Sadly, with Lithuania’s annexation into the Soviet Union, Jakubėnas left his homeland for Germany in 1944. Still commanding a fairly significant name in Germany, he was able to continue his work as a professor and critic during and after the war. It wasn’t until 1949 that he decided to emigrate to the United States. In the ashes of Europe, he also left behind a part of his creative soul, just as so many prominent composers did. Much like the Russian Composer Rachmaninov who left Russia before the 1917 Revolution, Jakubėnas composed very little in the United States. Though he was not impoverished by any means and actually led a fairly comfortable life in Chicago, he mostly edited musical journals, published articles and continued his work as a critic. Musically, he spent his time editing many of his old works and making choir arrangements for song and dance festivals. Jakubėnas’ creative energy was a shadow of its former self, which was fresh, colorful and optimistic. His reputation in Chicago was well established before arriving, as his Symphony No. 1 had been performed by the Chicago Symphony in 1933, followed by subsequent chamber performances of his works later on. He was an organizer and pianist for the U.S. and Canadian song festivals in 1956 and 1961. Many of the songs performed at those festivals were ones arranged and composed by him based on Lithuanian poetry new and old, and are still performed today. A theme that predominated in his American period was the emigrant’s longing for his homeland, amidst a backdrop of autumn, longing for death.
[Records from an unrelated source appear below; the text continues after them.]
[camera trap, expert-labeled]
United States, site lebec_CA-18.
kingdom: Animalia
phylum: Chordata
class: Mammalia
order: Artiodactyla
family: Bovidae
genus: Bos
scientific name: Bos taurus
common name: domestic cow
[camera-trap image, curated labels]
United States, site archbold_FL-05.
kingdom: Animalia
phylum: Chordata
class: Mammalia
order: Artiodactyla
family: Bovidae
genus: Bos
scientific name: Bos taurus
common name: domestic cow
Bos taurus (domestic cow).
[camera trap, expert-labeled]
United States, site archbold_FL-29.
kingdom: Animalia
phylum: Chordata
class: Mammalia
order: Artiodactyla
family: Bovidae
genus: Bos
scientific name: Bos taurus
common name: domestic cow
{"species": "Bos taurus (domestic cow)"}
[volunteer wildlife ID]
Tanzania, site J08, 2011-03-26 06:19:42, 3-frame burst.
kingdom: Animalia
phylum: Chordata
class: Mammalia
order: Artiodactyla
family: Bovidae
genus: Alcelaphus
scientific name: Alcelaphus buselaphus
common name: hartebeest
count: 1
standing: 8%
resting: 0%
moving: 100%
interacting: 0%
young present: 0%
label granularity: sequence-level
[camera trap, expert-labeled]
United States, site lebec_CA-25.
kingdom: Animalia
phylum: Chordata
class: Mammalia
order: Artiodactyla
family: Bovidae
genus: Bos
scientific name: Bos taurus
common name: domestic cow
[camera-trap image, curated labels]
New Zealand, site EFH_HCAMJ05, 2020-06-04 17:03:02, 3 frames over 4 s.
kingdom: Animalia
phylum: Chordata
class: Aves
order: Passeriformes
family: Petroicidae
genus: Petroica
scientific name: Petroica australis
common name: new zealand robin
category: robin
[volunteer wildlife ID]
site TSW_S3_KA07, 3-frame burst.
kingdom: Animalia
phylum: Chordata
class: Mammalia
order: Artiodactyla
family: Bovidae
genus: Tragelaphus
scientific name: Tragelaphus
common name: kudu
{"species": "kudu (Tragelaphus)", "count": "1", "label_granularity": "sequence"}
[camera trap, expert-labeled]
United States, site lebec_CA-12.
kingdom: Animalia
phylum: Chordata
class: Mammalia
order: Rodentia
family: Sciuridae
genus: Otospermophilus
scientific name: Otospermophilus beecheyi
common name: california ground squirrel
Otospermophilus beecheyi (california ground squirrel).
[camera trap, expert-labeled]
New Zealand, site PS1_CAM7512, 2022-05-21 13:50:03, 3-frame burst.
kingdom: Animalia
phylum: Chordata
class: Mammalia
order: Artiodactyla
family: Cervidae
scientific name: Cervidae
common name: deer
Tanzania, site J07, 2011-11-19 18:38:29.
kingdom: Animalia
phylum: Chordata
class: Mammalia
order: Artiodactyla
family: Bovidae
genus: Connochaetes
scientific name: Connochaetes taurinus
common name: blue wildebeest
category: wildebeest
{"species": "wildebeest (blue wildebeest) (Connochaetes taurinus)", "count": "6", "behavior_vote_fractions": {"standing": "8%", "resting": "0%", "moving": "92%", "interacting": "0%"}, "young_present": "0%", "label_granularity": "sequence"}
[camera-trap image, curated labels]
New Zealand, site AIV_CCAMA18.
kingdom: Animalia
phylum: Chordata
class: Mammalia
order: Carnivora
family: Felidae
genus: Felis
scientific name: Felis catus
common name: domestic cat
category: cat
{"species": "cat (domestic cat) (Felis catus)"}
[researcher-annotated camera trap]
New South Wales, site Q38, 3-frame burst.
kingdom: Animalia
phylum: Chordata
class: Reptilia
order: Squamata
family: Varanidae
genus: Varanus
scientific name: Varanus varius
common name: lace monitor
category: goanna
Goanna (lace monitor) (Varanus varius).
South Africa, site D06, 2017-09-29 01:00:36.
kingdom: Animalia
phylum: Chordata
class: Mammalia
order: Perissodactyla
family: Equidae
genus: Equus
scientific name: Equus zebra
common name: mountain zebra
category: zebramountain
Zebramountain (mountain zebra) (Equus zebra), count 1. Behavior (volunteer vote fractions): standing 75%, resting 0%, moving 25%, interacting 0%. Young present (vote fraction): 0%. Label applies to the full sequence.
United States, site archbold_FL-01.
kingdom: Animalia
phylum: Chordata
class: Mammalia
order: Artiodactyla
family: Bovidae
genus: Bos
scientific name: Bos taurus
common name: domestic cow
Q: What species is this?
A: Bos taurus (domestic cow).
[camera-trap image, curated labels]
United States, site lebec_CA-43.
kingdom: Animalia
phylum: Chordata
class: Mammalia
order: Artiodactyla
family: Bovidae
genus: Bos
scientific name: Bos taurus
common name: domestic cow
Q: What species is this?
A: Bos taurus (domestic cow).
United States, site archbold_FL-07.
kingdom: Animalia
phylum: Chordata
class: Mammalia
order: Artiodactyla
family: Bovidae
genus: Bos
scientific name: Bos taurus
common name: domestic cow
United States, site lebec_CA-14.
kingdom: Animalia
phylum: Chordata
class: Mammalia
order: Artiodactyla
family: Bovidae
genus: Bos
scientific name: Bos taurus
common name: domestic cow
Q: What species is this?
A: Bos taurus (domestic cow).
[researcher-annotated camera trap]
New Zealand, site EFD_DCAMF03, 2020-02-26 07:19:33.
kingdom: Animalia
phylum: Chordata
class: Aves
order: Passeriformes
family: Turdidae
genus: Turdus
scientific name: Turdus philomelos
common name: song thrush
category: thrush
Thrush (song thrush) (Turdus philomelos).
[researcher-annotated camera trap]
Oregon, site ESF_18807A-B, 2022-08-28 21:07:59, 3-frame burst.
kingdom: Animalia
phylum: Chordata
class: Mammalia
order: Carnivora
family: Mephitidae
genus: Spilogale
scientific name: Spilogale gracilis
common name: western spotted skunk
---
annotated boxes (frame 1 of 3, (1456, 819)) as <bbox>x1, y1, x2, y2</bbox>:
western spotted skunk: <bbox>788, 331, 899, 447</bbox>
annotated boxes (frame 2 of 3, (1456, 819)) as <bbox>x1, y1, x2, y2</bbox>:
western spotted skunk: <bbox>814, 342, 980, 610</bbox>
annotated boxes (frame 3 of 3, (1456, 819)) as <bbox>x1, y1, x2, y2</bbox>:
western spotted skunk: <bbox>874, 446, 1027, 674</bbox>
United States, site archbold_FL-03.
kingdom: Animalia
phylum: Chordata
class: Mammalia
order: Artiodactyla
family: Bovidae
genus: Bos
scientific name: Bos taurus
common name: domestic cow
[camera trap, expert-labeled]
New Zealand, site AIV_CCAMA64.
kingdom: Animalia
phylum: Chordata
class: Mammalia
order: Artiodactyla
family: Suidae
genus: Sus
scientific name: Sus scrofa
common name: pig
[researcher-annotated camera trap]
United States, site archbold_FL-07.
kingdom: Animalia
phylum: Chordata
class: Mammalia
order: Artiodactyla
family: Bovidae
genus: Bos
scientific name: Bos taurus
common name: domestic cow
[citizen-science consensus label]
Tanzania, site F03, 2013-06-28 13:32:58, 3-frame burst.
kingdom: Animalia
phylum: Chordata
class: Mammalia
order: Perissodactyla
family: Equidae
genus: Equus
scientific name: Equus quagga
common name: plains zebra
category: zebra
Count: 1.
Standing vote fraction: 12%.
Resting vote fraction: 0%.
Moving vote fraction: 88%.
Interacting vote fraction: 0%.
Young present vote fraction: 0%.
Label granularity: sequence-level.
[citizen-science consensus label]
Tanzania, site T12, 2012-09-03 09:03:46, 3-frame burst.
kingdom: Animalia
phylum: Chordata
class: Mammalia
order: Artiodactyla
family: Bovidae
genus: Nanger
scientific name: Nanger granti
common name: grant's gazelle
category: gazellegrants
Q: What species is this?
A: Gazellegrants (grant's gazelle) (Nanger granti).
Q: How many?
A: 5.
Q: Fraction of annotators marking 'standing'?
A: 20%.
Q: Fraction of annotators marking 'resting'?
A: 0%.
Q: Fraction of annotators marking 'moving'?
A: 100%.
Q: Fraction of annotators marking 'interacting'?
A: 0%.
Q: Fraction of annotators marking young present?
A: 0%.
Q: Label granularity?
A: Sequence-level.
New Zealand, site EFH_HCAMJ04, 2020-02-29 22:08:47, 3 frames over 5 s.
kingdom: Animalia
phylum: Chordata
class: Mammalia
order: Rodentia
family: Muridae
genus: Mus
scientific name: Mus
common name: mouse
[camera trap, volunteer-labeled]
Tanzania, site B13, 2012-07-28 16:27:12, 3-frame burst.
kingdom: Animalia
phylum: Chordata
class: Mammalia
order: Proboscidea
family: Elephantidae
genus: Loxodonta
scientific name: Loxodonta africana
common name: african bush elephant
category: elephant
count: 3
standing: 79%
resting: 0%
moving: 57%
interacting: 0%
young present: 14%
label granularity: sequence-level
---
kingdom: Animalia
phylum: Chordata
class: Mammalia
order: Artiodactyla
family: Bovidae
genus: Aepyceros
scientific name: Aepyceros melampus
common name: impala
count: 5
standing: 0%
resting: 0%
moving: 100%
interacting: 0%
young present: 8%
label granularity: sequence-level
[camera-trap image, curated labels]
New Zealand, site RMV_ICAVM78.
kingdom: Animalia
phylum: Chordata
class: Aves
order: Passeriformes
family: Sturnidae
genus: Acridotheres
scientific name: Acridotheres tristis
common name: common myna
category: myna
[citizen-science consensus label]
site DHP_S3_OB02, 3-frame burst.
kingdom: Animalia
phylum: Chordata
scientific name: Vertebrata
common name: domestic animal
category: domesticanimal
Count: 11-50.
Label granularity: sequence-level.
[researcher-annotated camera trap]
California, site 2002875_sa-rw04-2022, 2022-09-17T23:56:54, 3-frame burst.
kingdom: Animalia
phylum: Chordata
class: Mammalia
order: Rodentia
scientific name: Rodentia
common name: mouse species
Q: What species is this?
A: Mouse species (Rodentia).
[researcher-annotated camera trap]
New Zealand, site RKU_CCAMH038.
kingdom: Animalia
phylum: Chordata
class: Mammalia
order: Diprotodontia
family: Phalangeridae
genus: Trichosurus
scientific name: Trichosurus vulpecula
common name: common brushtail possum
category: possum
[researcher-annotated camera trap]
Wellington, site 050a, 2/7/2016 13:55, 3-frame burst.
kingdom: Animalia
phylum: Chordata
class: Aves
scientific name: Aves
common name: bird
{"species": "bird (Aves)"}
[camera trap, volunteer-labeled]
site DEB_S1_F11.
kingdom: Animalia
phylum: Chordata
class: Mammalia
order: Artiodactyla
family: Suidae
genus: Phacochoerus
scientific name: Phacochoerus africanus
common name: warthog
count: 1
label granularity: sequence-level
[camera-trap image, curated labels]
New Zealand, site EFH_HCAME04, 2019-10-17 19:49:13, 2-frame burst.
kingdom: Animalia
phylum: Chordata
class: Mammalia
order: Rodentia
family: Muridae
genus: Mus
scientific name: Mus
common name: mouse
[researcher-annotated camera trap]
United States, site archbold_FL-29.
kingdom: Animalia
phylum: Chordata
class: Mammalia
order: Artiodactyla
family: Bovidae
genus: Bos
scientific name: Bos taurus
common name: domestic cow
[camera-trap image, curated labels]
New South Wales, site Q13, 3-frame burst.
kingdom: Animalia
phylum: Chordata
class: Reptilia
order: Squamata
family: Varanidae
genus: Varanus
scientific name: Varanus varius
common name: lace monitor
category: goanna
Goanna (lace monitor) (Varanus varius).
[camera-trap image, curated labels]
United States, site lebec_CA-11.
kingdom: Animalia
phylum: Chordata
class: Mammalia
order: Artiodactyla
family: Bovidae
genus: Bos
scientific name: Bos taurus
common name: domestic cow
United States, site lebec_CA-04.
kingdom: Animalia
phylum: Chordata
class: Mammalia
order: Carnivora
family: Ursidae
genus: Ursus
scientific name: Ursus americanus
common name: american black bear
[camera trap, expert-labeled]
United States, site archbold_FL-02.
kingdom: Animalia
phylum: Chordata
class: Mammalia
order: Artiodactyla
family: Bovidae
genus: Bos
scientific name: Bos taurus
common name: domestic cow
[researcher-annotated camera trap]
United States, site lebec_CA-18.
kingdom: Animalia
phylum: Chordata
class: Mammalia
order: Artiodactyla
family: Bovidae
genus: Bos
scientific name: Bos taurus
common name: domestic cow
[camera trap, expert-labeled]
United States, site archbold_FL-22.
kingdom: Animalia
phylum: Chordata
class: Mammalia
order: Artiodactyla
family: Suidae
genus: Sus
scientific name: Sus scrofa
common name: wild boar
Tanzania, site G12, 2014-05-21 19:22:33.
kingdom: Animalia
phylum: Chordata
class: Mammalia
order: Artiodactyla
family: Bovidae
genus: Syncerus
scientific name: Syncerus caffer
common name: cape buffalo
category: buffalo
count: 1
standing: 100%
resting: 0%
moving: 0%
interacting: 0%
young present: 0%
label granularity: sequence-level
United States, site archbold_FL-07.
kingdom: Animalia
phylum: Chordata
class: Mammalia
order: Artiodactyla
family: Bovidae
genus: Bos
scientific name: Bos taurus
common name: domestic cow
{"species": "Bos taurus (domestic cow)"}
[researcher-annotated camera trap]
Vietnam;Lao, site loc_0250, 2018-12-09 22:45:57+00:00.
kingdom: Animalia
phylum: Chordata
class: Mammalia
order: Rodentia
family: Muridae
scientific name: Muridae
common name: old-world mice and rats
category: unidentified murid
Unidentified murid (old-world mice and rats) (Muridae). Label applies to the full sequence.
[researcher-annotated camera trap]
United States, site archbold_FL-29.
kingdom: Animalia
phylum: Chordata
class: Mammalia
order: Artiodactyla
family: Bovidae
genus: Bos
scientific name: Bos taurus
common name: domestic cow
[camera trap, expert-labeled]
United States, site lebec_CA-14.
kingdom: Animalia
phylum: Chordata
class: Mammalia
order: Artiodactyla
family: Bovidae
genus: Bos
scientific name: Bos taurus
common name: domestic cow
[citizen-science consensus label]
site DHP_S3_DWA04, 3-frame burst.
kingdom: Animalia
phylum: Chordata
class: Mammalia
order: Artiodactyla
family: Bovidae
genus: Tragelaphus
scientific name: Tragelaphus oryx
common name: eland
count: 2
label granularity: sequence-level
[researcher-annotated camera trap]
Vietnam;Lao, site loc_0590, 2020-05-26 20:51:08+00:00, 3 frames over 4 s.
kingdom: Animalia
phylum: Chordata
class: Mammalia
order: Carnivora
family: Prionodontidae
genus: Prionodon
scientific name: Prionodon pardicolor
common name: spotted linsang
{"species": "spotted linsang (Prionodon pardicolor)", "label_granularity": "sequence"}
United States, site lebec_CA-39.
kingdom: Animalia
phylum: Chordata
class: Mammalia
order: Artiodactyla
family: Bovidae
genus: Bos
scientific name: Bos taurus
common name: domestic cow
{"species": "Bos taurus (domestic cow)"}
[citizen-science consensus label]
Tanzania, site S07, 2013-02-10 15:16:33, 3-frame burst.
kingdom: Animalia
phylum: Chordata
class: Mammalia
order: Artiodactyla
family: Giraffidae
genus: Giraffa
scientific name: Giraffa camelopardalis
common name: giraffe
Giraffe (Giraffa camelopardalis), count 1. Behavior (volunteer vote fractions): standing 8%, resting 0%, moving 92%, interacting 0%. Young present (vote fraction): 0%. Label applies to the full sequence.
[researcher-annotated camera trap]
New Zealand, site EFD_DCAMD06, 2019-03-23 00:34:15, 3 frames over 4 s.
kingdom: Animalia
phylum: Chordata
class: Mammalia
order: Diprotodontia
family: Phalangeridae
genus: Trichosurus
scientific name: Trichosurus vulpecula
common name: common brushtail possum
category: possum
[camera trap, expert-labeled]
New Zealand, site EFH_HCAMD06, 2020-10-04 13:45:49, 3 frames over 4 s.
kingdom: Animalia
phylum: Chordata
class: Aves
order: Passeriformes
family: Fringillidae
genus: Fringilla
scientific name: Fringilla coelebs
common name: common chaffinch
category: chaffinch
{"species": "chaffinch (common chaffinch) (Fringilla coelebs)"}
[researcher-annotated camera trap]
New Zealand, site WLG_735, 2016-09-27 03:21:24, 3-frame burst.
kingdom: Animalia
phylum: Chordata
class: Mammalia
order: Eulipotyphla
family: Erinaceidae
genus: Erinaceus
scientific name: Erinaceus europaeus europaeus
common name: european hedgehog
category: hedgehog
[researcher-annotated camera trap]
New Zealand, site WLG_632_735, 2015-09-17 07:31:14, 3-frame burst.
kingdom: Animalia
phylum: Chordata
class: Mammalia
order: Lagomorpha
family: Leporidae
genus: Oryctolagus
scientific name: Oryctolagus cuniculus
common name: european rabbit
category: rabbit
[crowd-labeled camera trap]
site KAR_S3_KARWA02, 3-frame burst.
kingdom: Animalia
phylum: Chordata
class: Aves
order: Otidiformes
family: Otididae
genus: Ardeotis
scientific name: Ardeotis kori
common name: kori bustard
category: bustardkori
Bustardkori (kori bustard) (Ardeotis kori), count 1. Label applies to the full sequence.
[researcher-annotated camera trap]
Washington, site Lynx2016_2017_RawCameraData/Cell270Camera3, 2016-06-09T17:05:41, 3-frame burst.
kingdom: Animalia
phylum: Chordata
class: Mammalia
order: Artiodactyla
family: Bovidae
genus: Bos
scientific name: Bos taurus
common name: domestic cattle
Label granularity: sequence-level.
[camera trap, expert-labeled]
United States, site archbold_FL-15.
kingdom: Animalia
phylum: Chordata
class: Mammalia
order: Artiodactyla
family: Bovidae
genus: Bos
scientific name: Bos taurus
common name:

Jakubėnas composed three symphonies, a ballet titled Vaiva, four cantatas, 60 songs, seven chamber works and 13 solo piano pieces. Though not a particularly sizable output, it is important to note nearly all of these works are from 1926-1944. Were it not for the circumstances of World War II, it is likely he would have continued to compose with the same fervor as in his youth. But, like so many artists, when they lose the fundamental key to their expression and identity, it is hard to find the will to create. When the most beautiful muse is your homeland, the source of your language, expression and culture, being bereft of it is painfully debilitating. Fortunately, he and his music represent a snapshot of Lithuania’s best at a time where prosperity, freedom and individuality were at their strongest. It is this Lithuanian spirit that asserted itself fifty years later that led the revolutions and reforms to regain independence.